Aziraphale once trapped a mouse in his back room. It had made a little nest for itself behind his Wilde first editions, the hole lined with torn bits of paper and downy threads it had gnawed from the cuffs of his favorite camel-hair coat. Having little experience with matters involving the family Cricetidae, Aziraphale secured the mouse in a jam jar, setting it on the counter where he could keep an eye on it.
He remembered to poke holes in the lid, but only just. Aziraphale tended to forget about things like breathing.
Crowley had a habit of blowing into the bookshop like a well-tailored whirlwind, but when he saw the mouse on the counter he went an interesting shade of green and walked out again. Aziraphale found him on the pavement outside, brushing nonexistent specks of dirt off the Bentley.
"Are you quite all right?" Aziraphale asked.
Crowley's nostrils flared, once. "Oh, I'm just peachy."
"You don't look all right."
Crowley scowled, his eyebrows perfect arcs of displeasure in his narrow face. "I don't like rodentsss," he said at last, and the final sibilant put Aziraphale in mind of ancient constrictor coils, scales colored a vibrant shade of green.
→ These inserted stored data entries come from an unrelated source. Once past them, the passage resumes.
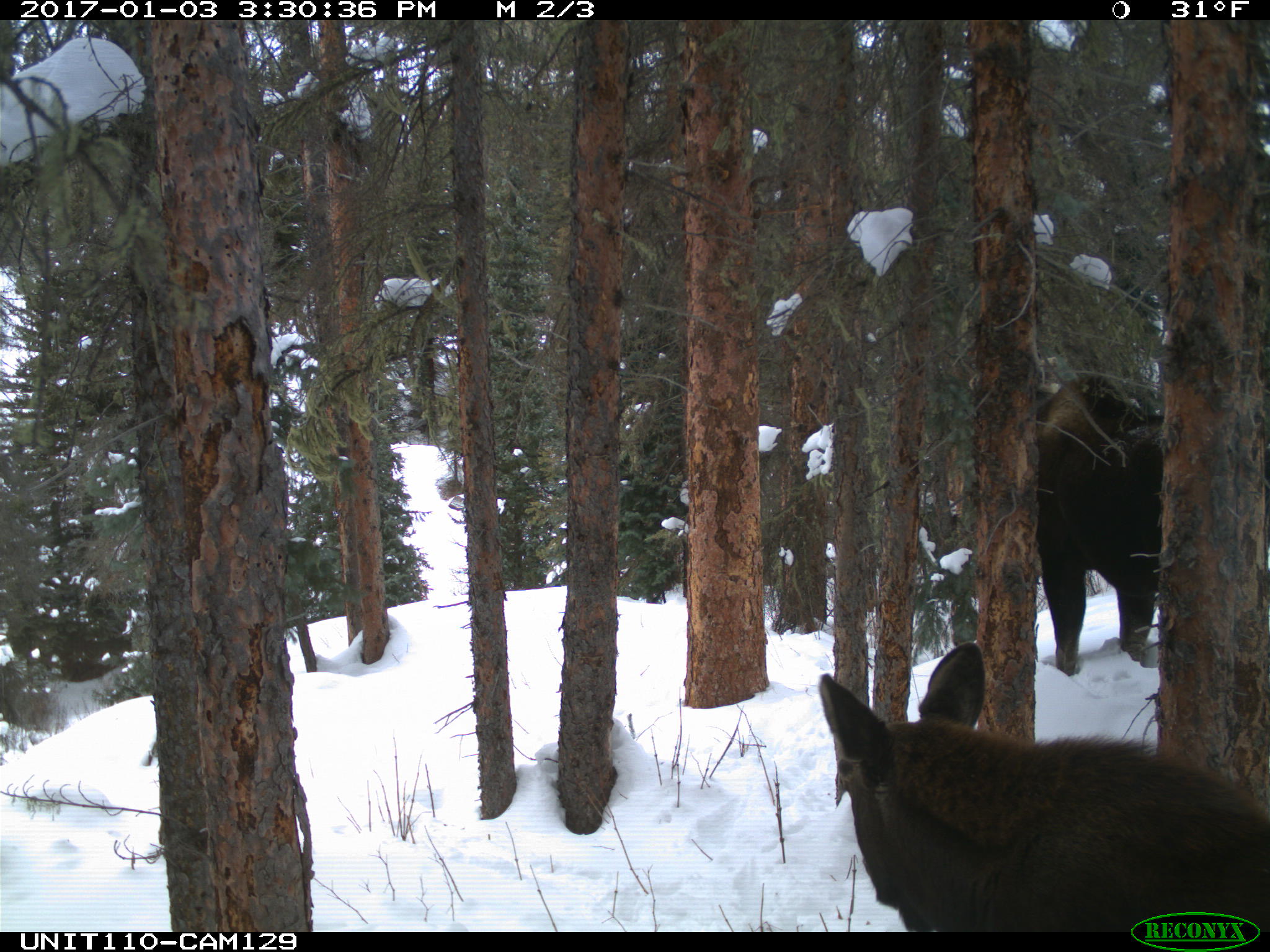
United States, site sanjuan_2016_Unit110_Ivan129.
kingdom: Animalia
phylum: Chordata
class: Mammalia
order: Artiodactyla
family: Cervidae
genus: Alces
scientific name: Alces alces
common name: moose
Alces alces (moose).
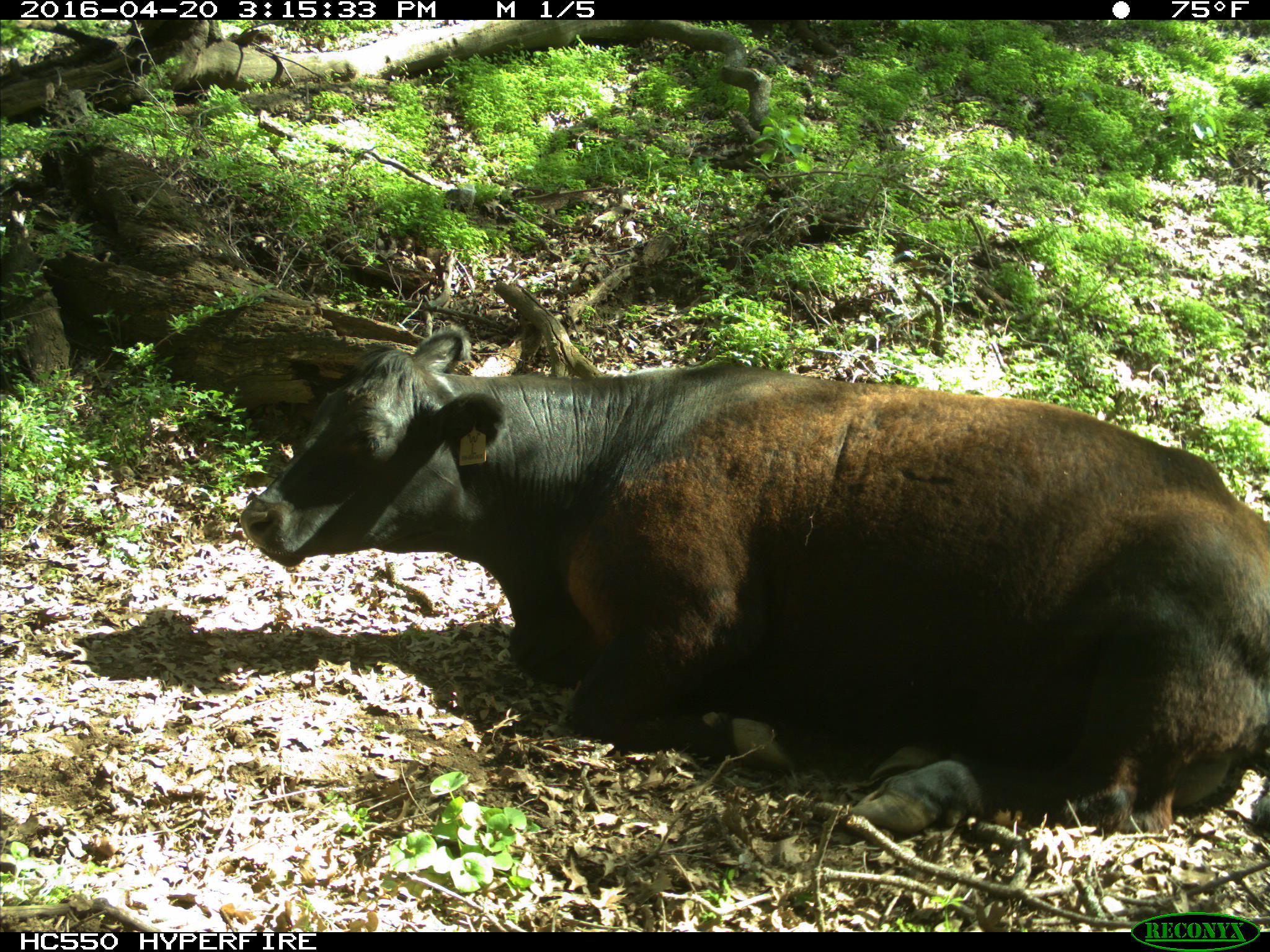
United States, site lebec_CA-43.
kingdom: Animalia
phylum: Chordata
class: Mammalia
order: Artiodactyla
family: Bovidae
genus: Bos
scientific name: Bos taurus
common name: domestic cow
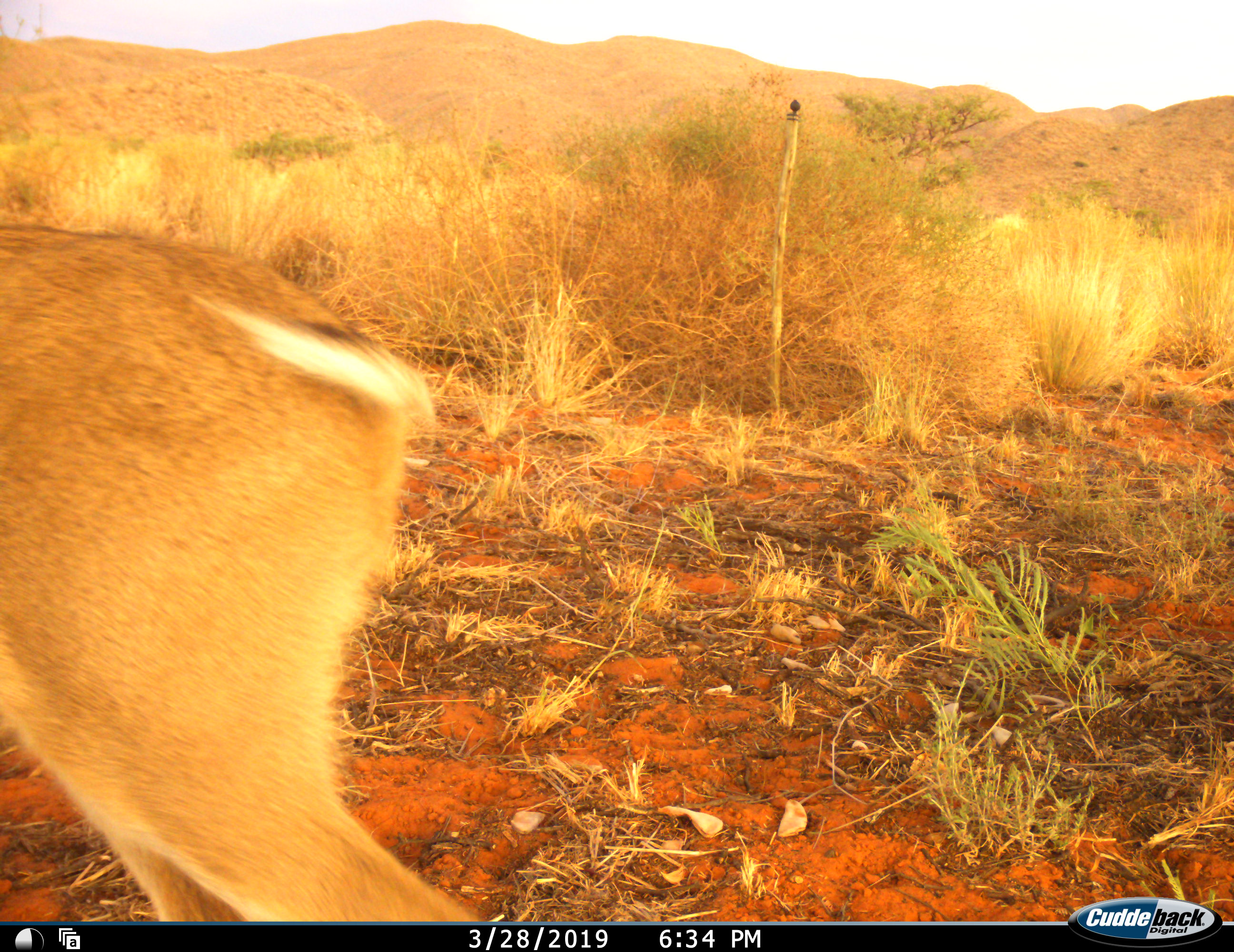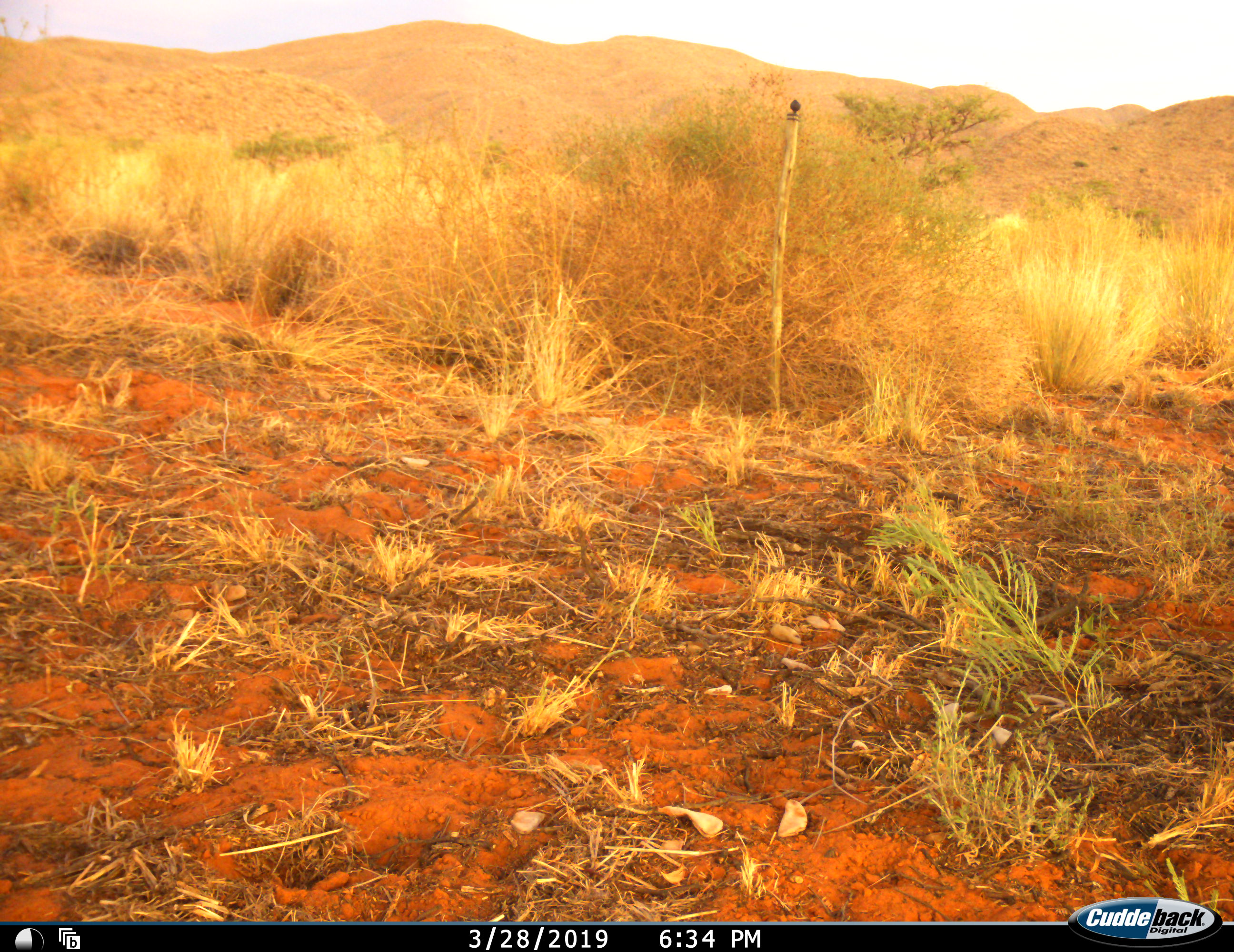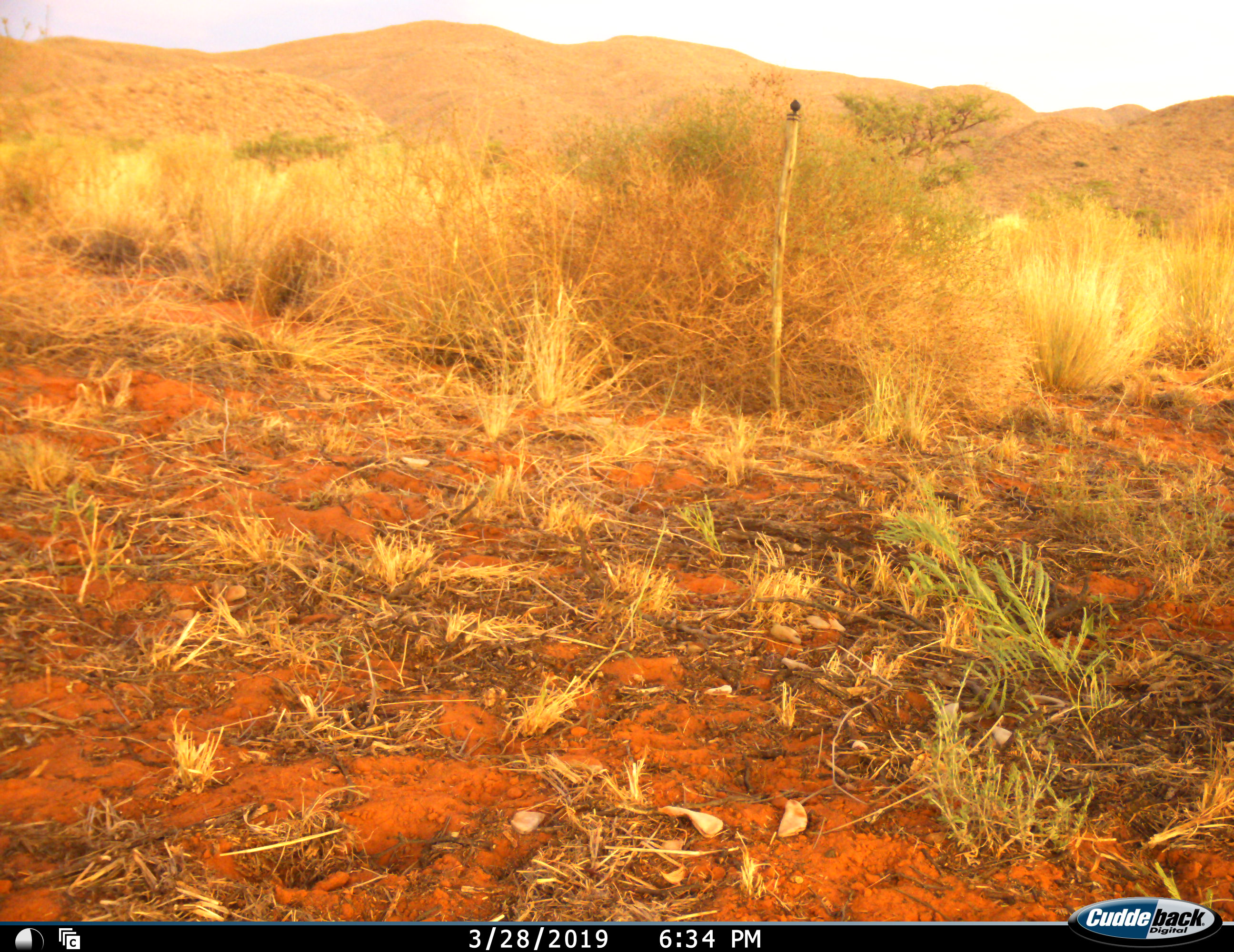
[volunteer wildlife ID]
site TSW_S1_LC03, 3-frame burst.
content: unidentified animal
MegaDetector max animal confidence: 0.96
Crowley's lip was curling slightly, and his skin was still chalky-pale.
Aziraphale merely nodded, and said, "Oh?"
"Too wiggly," Crowley snapped, and when he spoke Aziraphale caught a flash of his small, sharp teeth.
That night, Aziraphale made Crowley drive him to the edge of town, where he walked out into a field and set the open jam jar on the ground. In a flash of tail and brown fur, the mouse disappeared into the darkness; Aziraphale returned to the Bentley to find Crowley standing with his eyes clenched shut, his mouth a thin, compressed line.
"The mouse is gone," Aziraphale said kindly, and Crowley opened his eyes again.
"I bet you a cat will eat it," he said, but the lines of tension in his shoulders had disappeared and Aziraphale saw only a trace of the serpent in his smile. "Bet you anything."
Nothing is going to happen to the mouse," Aziraphale said. Crowley snorted but didn't argue further, and the drive back to Soho was spent in silence.